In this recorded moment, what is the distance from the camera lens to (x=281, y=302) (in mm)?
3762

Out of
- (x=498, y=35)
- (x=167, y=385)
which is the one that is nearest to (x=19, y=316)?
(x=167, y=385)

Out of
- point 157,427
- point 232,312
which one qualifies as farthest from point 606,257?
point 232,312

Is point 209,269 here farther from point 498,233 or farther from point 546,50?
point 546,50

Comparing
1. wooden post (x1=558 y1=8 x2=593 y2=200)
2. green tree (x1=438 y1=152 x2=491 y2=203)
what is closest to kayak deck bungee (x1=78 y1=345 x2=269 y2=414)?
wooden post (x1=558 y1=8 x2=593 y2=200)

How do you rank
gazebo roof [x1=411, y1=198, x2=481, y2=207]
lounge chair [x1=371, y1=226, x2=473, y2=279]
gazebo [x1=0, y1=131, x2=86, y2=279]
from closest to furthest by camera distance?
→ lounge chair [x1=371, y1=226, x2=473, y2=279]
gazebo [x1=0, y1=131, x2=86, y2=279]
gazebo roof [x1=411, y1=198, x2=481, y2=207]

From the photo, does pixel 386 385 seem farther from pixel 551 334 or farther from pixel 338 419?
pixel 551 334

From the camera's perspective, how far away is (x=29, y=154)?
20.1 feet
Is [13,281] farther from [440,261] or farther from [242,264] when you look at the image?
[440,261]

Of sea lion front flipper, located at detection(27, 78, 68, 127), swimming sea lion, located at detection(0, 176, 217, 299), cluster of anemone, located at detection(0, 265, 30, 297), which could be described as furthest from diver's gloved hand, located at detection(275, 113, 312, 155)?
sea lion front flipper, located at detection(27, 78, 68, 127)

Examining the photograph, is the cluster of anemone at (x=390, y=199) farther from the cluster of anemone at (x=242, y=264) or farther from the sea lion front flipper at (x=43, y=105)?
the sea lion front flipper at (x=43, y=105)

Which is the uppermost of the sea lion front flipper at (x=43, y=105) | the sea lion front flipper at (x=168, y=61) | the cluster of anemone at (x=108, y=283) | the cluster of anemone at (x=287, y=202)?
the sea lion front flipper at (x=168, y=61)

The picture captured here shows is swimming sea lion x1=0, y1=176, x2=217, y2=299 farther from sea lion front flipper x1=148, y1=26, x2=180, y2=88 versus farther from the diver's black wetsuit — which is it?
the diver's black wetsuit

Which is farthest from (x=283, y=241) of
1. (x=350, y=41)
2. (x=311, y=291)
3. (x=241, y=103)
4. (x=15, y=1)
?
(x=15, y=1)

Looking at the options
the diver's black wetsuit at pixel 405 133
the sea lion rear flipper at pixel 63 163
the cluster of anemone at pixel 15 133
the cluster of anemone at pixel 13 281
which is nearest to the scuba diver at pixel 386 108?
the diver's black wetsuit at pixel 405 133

☆ ☆ ☆ ☆

▶ _TASK BRIEF_
Quote all of the material above word for word, with no changes.

▶ _SOLUTION TO THIS PROBLEM_
In this recorded moment, what is the distance from the camera lens to (x=281, y=302) (in mm)?
3762

Out of
- (x=498, y=35)
- (x=167, y=385)
which is the one that is nearest to (x=19, y=316)?
(x=167, y=385)

Out of
- point 157,427
- point 232,312
which one qualifies as farthest from point 606,257?
point 232,312

Is point 209,269 here farther from point 498,233 or farther from point 546,50?
point 546,50

Comparing
1. wooden post (x1=558 y1=8 x2=593 y2=200)
2. green tree (x1=438 y1=152 x2=491 y2=203)
what is closest to kayak deck bungee (x1=78 y1=345 x2=269 y2=414)?
wooden post (x1=558 y1=8 x2=593 y2=200)

How do you rank
gazebo roof [x1=411, y1=198, x2=481, y2=207]
lounge chair [x1=371, y1=226, x2=473, y2=279]
gazebo [x1=0, y1=131, x2=86, y2=279]
from closest to furthest by camera distance?
→ lounge chair [x1=371, y1=226, x2=473, y2=279]
gazebo [x1=0, y1=131, x2=86, y2=279]
gazebo roof [x1=411, y1=198, x2=481, y2=207]

From the photo, does pixel 386 385 seem farther from pixel 551 334 or farther from pixel 338 419?
pixel 551 334

From the camera's perspective, how far away is (x=29, y=154)?
20.1 feet
Is [13,281] farther from [440,261] or farther from [242,264] when you look at the image?
[440,261]

Of sea lion front flipper, located at detection(27, 78, 68, 127), swimming sea lion, located at detection(0, 176, 217, 299), cluster of anemone, located at detection(0, 265, 30, 297), which could be described as furthest from diver's gloved hand, located at detection(275, 113, 312, 155)?
sea lion front flipper, located at detection(27, 78, 68, 127)

Examining the photograph, is the cluster of anemone at (x=390, y=199) farther from the cluster of anemone at (x=242, y=264) or farther from the sea lion front flipper at (x=43, y=105)?
the sea lion front flipper at (x=43, y=105)

Which is the uppermost of the sea lion front flipper at (x=43, y=105) | the sea lion front flipper at (x=168, y=61) | the cluster of anemone at (x=108, y=283) | the cluster of anemone at (x=287, y=202)?
the sea lion front flipper at (x=168, y=61)

The picture captured here shows is swimming sea lion x1=0, y1=176, x2=217, y2=299 farther from sea lion front flipper x1=148, y1=26, x2=180, y2=88 versus farther from the diver's black wetsuit — which is it?
the diver's black wetsuit

Which is farthest from (x=283, y=241) of
1. (x=350, y=41)
2. (x=311, y=291)
3. (x=241, y=103)
4. (x=15, y=1)
?
(x=15, y=1)

Looking at the options
the diver's black wetsuit at pixel 405 133
the sea lion rear flipper at pixel 63 163
the cluster of anemone at pixel 15 133
the cluster of anemone at pixel 13 281
which is nearest to the scuba diver at pixel 386 108?
the diver's black wetsuit at pixel 405 133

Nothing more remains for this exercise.